Confieso que he encontrado en estas ideas estrambóticas un enorme consuelo. Había escuchado a John Cage decir que no hay que despreciar ningún sonido, pero esta idea me parecía carente de teología y geometría. Era, me acuso de ello, uno de esos coléricos que aprietan las manos contra los reposabrazos cada vez que escuchan un ruidito durante un concierto. Más de una vez me he encarado durante los descansos con alguien que va al teatro a exponer todos los síntomas de la tuberculosis. Ahora soy un hombre nuevo: cuando en algún auditorio un coro de toses (sopranos, mezzos, tenores, barítonos y bajos) ameniza alguna música delicada, respiro hondo y pienso en Juan de Panonia, en los ángeles, en Euforbo en la hoguera, en la íntima satisfacción sexual de los que tosen, los fármacos que producen halitosis y en dónde habrá un tomo de la Anglo-American Cyclopaedia.

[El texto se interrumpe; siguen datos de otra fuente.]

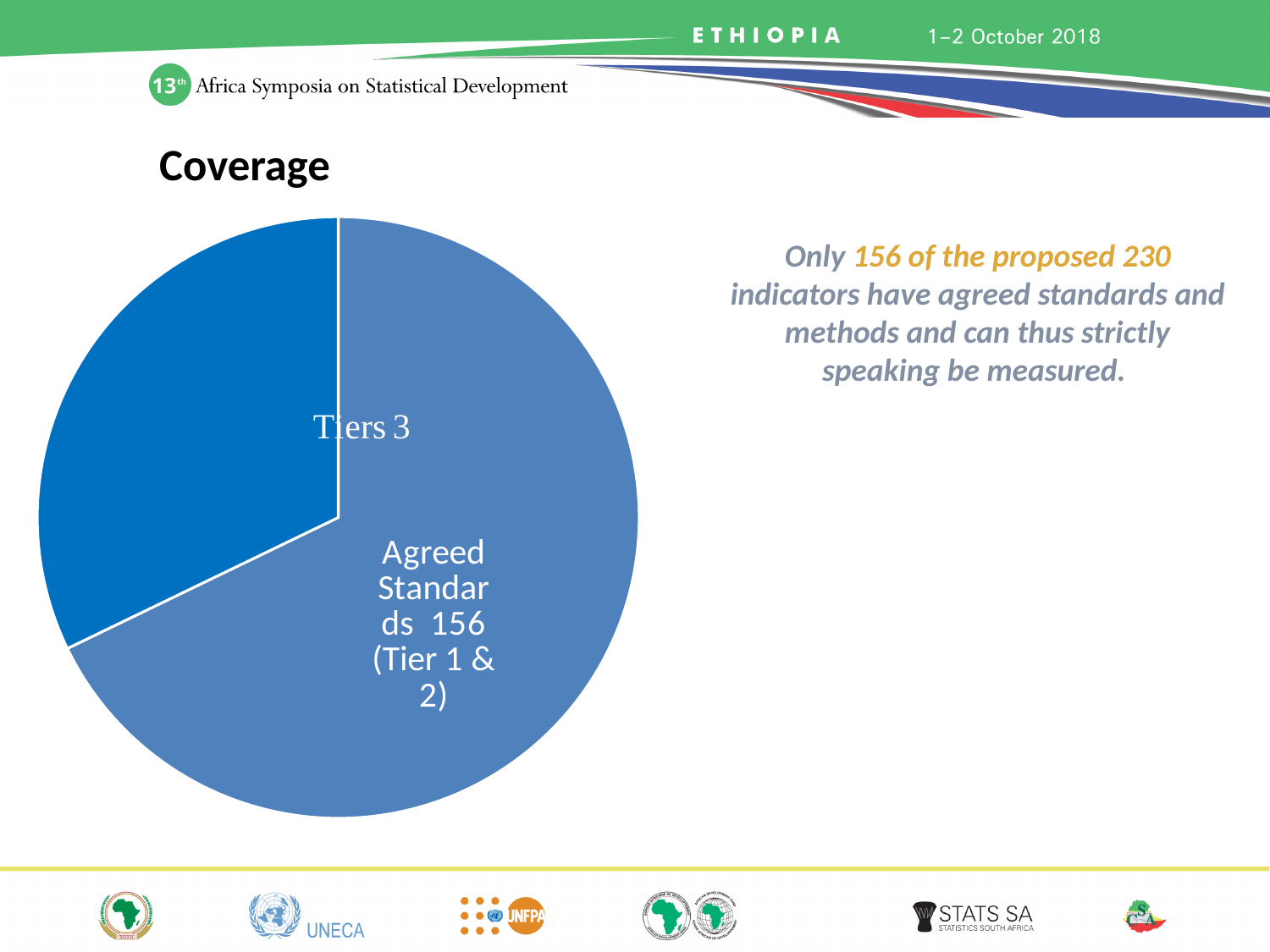
Which slice of the pie chart is the smallest? Tiers 3 What value is printed for the Agreed Standards (Tier 1 & 2) slice? 156 What kind of chart is shown on the slide? pie chart Which tier is represented by the darker blue slice? Tiers 3 What is the title of the chart on the slide? Coverage Which slice is larger, Tiers 3 or Agreed Standards (Tier 1 & 2)? Agreed Standards (Tier 1 & 2) Is the Agreed Standards (Tier 1 & 2) slice more or less than half of the pie? more How many slices does the pie chart have? 2 Which slice of the pie chart is the largest? Agreed Standards 156 (Tier 1 & 2)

Ya que ahora es un hombre nuevo, con mucha aproximación al estoicismo, me pregunto cómo reaccionaria al sentir un móvil sonar en medio de un solo, y me parece que la conjetura de ese discípulo de Freud también se aplicaría en estos casos: suenan porque está tácitamente prohibido. Gracias por la lectura.
Ejemplo. Este artículo debería estar escrito en uno de los lenguajes de Tlön.
Pensaba que el artículo iría por algo como lo que dice este, hay gente que dice que se tose más en conciertos de ópera y música clásica porque los instrumentos no están amplificados y nuestro cuerpo reacciona así, aparte de ser contagioso:
https://www.bbc.com/mundo/noticias/2013/01/130129_salud_tos_concierto_clasica_gtg
Pero bueno, la gente dice muchas cosas. Gracias por el artículo, con teología, geometría, decencia y buen gusto.
Todas somos hijas de Borges, Joaquín, salvo los necios, que andan conjurados ;-). Gracias!